Gaming

2K Explains Why Spec Ops: The Line Was Delisted

And it likely won’t come back.

by Hayes Madsen
Updated: 
Originally Published: 
Spec Ops: The Line
2K Games

As video games age and console generations fade into history, it becomes harder and harder to play the experiences that have defined the medium. The latest victim is Spec Ops: The Line, which as of Tuesday has been delisted on Steam, with other PC platforms like Fanatical now following suit. It’s another case highlighting the importance of video game preservation, but this one hurts especially because of the impact of Spec Ops as a piece of interactive art, made even more important by how the game’s heavy themes feel more relevant in 2024 than ever.

Inverse reached out to 2K and received the following response from a 2K spokesperson.

"Spec Ops: The Line will no longer be available on online storefronts, as several partnership licenses related to the game are expiring.Players who have purchased the game can still download and play the game uninterrupted. 2K would like to thank our community of players who have supported the game, and we look forward to bringing you more offerings from our label throughout this year and beyond."

From 2K’s response, it seems like the licensed music is the root of the game being delisted, as Spec Ops utilized songs by Jimi Hendrix, Alice in Chains, and more. Perhaps someday we could see some sort of remaster of Spec Ops, but even that defeats the intent of the original game.

Originally released in 2012, Spec Ops: The Line on PS3 and Xbox 360 looks like a bog-standard third-person shooter at first glance. What’s brilliant, however, is that the game is deliberately designed to feel like your average shooter, with all the brown and grey aesthetics the genre was known for at the time.

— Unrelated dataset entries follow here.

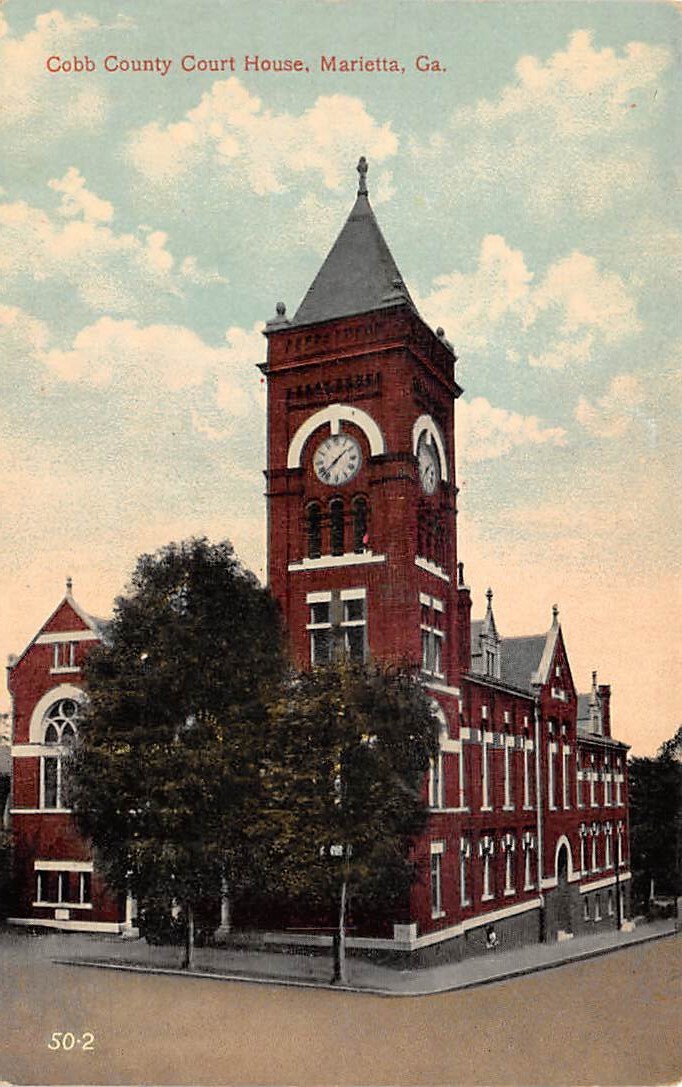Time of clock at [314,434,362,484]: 1:37
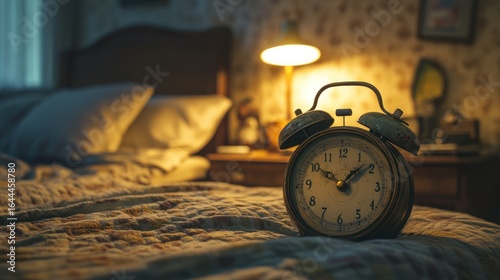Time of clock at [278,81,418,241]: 1:51
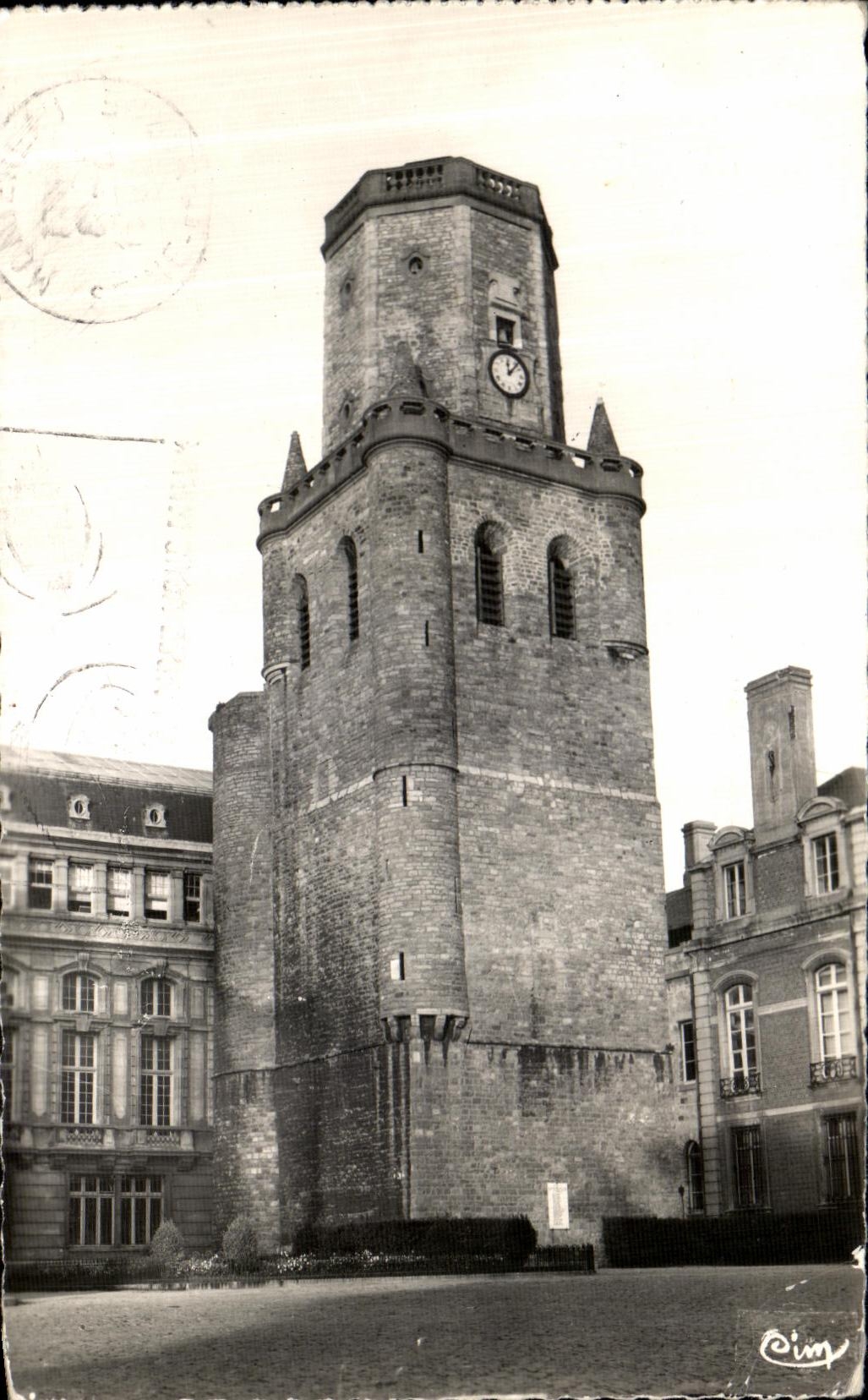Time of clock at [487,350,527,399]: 12:07
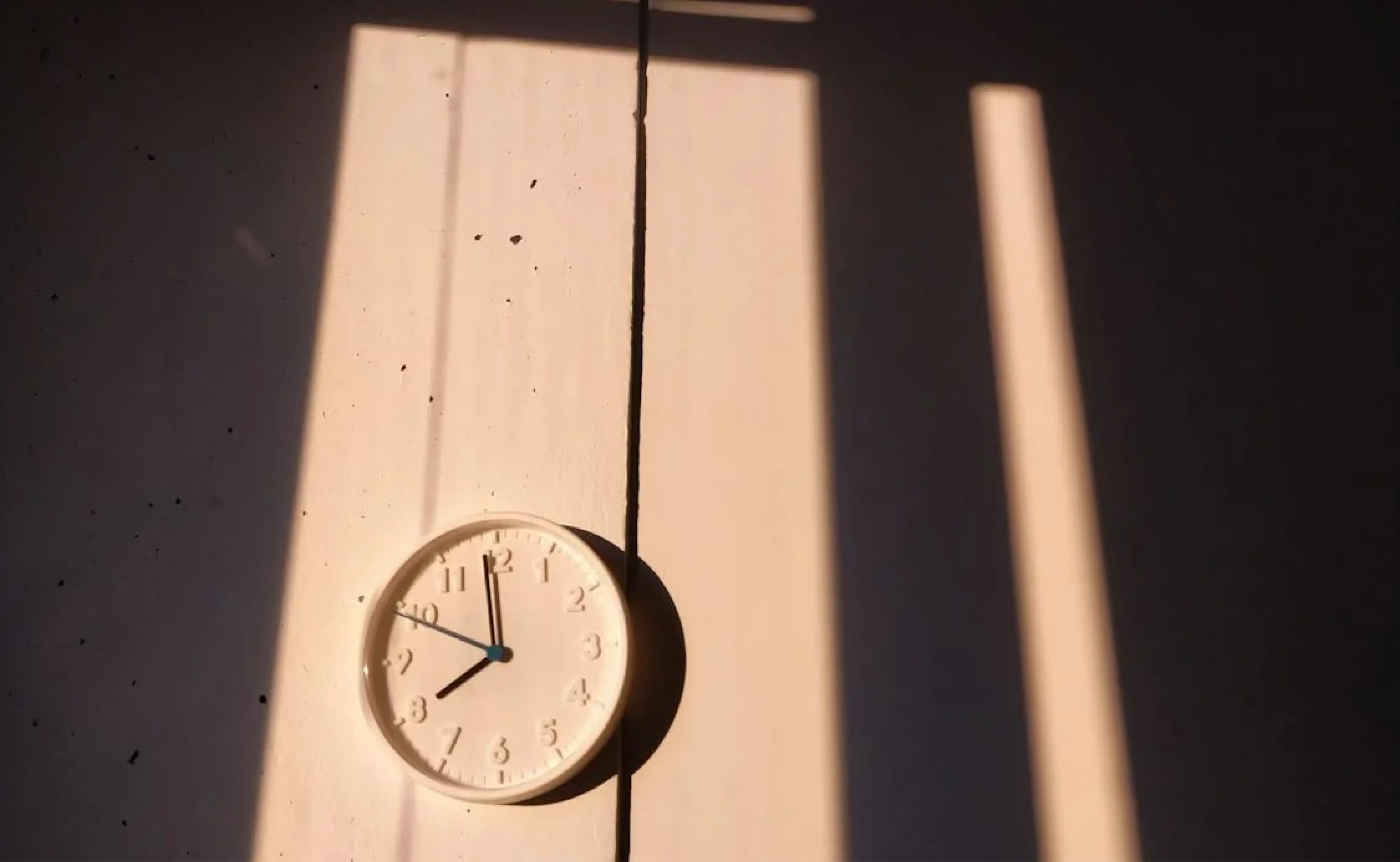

Spec Op’s aesthetic feels entirely deliberate, directly riffing on the typical brown and yellow visuals of the Xbox 360 era.

2K Games

You play as military man Captain Martin Walker, part of a three-man United States task force sent into Dubai in the wake of an environmental catastrophe. Walker’s team is on a mission to find U.S. forces that have vanished, but step-by-step through the story, the layers get peeled away.

Spec Ops takes heavy inspiration from films like Heart of Darkness and Apocalypse Now, applying those themes in a more interactive setting. As you make your way through the story, Walker’s sanity starts to slip, as he’s confronted with the horrors of military conflict and the knock-down effect it has on innocent people caught up in the conflict. Then, of course, there’s the game’s infamous White Phosphorous scene, where the player themselves inadvertently uses a chemical weapon on a group of civilians. It’s an utterly bone-chilling scene that really drives home Spec Op’s narrative themes.

I could spend the whole day going into the intricacies of Spec Op’s story, and there have been countless articles over the years that have done just that. But in the heat of popularity for shooter like Call of Duty, Spec Ops came out and asked heavy questions about the nature of conflict, how the medium revels in gore, and what it means for us to consume those ideas as “entertainment.”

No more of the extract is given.